» The problem
Your task is to reproduce exactly the lines from the line with "What is the distance between (x=94, y=11)" through the end of the records below.

» Task inputs
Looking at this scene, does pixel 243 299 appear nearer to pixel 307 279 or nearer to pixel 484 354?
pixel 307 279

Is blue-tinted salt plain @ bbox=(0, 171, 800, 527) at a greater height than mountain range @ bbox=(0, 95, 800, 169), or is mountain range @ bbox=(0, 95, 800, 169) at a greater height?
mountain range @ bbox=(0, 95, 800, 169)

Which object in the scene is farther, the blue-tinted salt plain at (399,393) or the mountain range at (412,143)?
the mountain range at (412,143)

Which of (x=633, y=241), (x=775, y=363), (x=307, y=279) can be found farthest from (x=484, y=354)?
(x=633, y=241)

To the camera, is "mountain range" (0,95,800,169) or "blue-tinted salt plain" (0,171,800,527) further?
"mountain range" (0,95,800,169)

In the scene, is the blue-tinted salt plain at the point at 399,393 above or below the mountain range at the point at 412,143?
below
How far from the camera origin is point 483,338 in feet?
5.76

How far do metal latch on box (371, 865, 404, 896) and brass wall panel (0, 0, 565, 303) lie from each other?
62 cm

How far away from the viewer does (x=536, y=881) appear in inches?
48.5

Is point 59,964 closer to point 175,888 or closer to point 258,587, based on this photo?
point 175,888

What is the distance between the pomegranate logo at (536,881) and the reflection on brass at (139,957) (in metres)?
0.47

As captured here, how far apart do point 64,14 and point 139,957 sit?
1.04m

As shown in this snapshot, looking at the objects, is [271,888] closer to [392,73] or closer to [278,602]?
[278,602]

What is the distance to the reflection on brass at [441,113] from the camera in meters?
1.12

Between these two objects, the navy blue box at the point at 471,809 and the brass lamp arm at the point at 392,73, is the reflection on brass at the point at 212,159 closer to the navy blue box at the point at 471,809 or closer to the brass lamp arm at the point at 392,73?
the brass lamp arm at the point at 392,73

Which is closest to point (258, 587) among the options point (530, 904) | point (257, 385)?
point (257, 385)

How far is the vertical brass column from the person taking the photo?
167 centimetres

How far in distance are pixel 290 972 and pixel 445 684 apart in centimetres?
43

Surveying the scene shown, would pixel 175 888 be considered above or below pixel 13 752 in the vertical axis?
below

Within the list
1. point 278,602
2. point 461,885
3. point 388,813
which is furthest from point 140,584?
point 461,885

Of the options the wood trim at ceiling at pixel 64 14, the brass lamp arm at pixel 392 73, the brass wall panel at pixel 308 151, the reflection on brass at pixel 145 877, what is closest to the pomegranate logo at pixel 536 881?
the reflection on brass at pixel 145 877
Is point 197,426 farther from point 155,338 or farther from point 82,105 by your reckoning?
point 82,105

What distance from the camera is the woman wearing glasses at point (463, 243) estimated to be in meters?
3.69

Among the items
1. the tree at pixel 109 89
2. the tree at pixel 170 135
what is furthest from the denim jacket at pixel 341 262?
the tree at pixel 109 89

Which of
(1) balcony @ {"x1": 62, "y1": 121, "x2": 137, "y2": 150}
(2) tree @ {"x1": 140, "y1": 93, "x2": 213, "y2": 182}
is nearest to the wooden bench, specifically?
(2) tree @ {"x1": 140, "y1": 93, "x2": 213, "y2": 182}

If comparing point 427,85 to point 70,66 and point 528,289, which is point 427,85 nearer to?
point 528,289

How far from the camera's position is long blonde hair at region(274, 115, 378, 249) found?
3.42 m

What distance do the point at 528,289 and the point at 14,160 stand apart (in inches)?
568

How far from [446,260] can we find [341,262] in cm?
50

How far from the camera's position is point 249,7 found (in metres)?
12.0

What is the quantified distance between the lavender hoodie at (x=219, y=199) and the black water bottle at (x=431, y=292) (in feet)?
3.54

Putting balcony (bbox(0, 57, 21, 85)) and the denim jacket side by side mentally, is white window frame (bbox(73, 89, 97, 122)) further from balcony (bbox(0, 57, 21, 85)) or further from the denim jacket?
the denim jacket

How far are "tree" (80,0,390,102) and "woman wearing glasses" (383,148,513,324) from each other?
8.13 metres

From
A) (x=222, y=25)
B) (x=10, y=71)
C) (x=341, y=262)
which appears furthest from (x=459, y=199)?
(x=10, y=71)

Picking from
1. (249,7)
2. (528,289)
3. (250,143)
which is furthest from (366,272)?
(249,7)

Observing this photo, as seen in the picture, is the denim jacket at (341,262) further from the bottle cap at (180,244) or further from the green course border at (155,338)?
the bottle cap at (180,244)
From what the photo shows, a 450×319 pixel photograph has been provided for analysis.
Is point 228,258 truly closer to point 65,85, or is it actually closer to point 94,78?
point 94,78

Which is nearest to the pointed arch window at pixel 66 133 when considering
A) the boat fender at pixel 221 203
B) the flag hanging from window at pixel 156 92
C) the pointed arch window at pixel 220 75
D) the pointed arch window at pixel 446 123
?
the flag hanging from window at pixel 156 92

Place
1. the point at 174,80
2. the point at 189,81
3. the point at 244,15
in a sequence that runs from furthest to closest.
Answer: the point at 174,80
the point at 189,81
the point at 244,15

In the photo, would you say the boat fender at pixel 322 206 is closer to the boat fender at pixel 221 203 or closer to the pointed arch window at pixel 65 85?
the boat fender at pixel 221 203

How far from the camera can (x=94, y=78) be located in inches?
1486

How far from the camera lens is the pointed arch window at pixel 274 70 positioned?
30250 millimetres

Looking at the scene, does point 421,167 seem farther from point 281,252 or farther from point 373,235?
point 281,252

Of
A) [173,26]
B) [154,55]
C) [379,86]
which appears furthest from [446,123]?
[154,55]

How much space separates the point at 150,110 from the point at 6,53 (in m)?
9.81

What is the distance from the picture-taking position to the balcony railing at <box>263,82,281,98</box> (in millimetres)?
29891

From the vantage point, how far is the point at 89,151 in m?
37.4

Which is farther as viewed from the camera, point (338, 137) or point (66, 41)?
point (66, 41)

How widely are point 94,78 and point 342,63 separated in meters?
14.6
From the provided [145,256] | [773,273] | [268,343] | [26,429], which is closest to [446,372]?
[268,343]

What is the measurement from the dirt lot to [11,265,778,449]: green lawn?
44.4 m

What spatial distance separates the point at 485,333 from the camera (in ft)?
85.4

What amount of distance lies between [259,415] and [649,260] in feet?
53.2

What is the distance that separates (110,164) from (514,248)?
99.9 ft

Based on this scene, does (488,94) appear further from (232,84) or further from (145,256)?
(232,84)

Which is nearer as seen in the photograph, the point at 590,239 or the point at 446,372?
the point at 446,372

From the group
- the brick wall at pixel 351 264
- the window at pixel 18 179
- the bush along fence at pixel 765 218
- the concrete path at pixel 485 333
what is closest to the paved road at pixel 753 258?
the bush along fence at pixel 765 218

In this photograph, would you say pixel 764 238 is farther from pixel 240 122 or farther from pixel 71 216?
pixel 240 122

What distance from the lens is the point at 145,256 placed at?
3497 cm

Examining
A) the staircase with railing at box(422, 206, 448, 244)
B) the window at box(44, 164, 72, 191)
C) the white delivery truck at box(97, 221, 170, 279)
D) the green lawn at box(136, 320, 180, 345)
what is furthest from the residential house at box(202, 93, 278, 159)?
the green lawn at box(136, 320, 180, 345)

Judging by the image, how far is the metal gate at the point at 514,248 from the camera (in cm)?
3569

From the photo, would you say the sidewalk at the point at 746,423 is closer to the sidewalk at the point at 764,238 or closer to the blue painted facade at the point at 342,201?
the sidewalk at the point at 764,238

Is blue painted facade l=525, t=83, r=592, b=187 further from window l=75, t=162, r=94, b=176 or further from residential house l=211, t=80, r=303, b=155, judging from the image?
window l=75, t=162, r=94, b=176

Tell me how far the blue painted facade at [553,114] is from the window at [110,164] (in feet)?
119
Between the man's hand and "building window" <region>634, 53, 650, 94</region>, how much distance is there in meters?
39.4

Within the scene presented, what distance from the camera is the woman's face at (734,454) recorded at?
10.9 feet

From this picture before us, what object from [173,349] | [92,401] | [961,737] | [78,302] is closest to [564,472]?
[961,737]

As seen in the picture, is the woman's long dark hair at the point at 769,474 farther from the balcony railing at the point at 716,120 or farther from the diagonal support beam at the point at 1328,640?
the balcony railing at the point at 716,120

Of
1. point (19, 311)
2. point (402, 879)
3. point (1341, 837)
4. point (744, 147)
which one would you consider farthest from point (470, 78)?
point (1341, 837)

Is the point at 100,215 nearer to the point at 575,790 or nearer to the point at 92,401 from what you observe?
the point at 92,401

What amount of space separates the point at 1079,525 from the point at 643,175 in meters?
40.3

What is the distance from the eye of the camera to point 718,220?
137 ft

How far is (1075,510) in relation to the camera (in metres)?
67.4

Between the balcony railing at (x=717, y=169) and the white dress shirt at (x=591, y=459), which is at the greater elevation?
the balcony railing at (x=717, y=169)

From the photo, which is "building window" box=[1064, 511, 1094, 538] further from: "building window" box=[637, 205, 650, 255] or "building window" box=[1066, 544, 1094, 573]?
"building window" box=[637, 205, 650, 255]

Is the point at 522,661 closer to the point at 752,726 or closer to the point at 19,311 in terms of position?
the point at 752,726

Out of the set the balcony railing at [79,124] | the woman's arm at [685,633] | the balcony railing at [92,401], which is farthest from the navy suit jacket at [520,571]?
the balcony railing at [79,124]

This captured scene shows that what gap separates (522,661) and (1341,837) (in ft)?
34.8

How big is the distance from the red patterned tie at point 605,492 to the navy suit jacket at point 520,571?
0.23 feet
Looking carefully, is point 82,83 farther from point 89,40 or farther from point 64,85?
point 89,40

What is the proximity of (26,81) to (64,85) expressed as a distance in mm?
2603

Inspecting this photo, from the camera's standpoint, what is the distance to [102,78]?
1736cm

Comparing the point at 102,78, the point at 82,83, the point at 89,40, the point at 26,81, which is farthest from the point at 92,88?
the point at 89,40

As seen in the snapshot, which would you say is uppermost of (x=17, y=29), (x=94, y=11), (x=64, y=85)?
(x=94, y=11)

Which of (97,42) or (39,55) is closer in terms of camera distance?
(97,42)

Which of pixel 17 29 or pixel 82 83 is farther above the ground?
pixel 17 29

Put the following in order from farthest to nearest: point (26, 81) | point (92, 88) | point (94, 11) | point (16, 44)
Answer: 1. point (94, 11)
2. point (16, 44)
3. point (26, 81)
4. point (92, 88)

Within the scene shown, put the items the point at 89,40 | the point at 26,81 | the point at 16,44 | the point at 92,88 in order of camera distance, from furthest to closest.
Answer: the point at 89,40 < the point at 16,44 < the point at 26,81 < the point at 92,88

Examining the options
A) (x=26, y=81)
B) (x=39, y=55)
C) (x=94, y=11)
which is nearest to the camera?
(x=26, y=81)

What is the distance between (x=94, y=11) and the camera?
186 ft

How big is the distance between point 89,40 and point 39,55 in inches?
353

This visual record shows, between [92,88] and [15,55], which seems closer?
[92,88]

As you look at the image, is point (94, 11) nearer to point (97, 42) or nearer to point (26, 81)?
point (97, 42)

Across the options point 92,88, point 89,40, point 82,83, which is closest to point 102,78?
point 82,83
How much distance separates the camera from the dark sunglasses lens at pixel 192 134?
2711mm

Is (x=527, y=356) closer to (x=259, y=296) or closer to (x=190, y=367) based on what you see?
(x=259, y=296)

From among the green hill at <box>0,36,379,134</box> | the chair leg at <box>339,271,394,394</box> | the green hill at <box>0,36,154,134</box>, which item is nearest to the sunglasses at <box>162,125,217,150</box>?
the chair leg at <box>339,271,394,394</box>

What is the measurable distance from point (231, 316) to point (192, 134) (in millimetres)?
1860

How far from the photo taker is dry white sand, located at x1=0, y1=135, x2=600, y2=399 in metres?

» Exercise solution
What is the distance between (x=94, y=11) and the camera?
186 ft

How big is the distance between point 89,40 and point 39,55 in inches?
353

This visual record shows, between [92,88] and [15,55], which seems closer?
[92,88]

As you look at the image, is point (94, 11) nearer to point (97, 42) or nearer to point (26, 81)?
point (97, 42)

Across the options point 92,88, point 89,40, point 82,83, which is closest to point 102,78?
point 82,83
How much distance separates the camera from the dark sunglasses lens at pixel 192 134?
2711mm

Is (x=527, y=356) closer to (x=259, y=296) or closer to (x=190, y=367) based on what you see?
(x=259, y=296)

From among the green hill at <box>0,36,379,134</box> | the chair leg at <box>339,271,394,394</box> | the green hill at <box>0,36,154,134</box>, which item is nearest to the sunglasses at <box>162,125,217,150</box>?
the chair leg at <box>339,271,394,394</box>

What is the measurable distance from point (231, 316) to point (192, 134) (in millimetres)?
1860

How far from the photo taker is dry white sand, located at x1=0, y1=135, x2=600, y2=399 in metres?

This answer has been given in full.